▸ Data rows
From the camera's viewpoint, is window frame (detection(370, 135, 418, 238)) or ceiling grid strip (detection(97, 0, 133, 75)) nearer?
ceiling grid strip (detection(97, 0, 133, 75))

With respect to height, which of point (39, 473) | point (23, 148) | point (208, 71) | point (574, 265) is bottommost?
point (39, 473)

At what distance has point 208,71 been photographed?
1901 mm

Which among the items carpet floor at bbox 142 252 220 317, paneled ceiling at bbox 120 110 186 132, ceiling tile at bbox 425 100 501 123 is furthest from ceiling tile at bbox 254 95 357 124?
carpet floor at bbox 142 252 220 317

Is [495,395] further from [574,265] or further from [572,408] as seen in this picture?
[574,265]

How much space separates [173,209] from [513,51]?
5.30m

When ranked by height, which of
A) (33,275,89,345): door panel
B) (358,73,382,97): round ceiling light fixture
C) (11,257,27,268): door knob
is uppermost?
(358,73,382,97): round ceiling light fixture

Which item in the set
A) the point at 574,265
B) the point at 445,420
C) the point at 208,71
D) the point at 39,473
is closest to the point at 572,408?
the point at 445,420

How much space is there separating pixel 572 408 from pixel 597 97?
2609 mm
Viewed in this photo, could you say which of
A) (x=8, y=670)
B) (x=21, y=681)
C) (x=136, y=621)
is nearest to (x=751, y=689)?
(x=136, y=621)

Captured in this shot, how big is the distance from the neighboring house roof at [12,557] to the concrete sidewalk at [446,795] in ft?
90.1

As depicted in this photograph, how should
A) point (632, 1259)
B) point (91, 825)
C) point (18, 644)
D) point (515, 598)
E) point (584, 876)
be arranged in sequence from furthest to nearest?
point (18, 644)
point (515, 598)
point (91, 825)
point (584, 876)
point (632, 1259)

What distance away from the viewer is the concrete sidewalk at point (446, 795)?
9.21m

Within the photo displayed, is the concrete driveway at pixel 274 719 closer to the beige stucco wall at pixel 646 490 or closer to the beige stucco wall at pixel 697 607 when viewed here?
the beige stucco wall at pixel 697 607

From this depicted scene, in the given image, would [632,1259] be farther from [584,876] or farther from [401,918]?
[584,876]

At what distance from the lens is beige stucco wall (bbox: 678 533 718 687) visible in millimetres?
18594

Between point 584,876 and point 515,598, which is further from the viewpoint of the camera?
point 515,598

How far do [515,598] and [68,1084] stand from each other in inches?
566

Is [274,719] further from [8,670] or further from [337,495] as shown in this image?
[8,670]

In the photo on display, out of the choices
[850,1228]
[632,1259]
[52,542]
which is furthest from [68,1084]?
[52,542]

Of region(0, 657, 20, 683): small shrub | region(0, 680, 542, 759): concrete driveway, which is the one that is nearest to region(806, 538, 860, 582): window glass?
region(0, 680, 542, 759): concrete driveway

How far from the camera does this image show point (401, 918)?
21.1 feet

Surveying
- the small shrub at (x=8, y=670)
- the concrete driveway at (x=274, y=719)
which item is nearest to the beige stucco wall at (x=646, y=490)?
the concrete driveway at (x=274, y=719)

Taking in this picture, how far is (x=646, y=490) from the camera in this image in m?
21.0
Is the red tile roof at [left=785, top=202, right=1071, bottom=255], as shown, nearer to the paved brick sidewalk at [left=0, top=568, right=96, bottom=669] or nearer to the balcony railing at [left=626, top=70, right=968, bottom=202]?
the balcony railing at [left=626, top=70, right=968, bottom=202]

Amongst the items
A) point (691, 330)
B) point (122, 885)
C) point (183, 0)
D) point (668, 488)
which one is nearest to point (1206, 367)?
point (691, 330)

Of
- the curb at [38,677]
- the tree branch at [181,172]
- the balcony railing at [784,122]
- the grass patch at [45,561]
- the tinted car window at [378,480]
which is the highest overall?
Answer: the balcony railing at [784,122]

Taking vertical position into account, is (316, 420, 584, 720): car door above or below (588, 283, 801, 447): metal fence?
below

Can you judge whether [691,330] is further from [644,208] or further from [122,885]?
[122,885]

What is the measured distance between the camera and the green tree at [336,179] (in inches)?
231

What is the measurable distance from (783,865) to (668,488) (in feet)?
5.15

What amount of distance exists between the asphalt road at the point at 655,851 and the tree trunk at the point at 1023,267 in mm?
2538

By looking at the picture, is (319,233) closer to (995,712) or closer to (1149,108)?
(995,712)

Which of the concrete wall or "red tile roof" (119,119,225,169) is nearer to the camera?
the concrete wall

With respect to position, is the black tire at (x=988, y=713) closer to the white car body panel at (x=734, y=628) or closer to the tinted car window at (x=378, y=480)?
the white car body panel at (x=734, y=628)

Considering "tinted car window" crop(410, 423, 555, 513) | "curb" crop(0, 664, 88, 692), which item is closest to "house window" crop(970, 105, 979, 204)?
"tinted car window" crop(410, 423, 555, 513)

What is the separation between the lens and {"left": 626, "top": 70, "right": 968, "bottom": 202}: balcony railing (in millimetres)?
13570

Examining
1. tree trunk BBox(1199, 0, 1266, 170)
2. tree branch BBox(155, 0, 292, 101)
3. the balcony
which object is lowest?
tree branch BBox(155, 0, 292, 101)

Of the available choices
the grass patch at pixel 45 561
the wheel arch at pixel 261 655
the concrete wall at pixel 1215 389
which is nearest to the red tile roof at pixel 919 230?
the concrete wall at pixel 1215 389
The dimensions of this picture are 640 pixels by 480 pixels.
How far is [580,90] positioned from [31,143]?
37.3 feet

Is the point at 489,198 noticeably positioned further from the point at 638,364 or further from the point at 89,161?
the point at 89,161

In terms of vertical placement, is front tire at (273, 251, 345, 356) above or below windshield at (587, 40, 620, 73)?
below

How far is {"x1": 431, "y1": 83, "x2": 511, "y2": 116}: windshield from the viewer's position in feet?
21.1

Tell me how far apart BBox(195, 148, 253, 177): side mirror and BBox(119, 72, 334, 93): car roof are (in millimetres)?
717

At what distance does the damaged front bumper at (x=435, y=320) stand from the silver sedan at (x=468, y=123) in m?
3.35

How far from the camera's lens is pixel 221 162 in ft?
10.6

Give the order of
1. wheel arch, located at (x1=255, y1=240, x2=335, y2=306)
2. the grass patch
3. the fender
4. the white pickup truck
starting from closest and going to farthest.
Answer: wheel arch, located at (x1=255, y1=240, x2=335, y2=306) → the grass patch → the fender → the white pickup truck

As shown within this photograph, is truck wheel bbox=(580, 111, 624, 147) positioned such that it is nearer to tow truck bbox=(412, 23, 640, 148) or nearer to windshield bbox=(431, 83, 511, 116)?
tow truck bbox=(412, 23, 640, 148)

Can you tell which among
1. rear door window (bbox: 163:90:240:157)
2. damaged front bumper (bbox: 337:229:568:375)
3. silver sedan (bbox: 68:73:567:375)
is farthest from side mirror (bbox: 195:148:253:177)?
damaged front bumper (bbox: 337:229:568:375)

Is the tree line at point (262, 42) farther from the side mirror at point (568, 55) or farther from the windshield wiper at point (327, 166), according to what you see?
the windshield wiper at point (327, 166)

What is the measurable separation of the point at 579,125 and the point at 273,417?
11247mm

▸ What to work on
Return, word for word, the items from the line containing "Is the tree" through the last of the items.

▸ Exercise response
Is the tree line at point (262, 42) farther from the side mirror at point (568, 55) or farther from the windshield wiper at point (327, 166), according to what you see?
the windshield wiper at point (327, 166)

What is the measurable separation of the point at 579,125 and the point at 273,417?
11247mm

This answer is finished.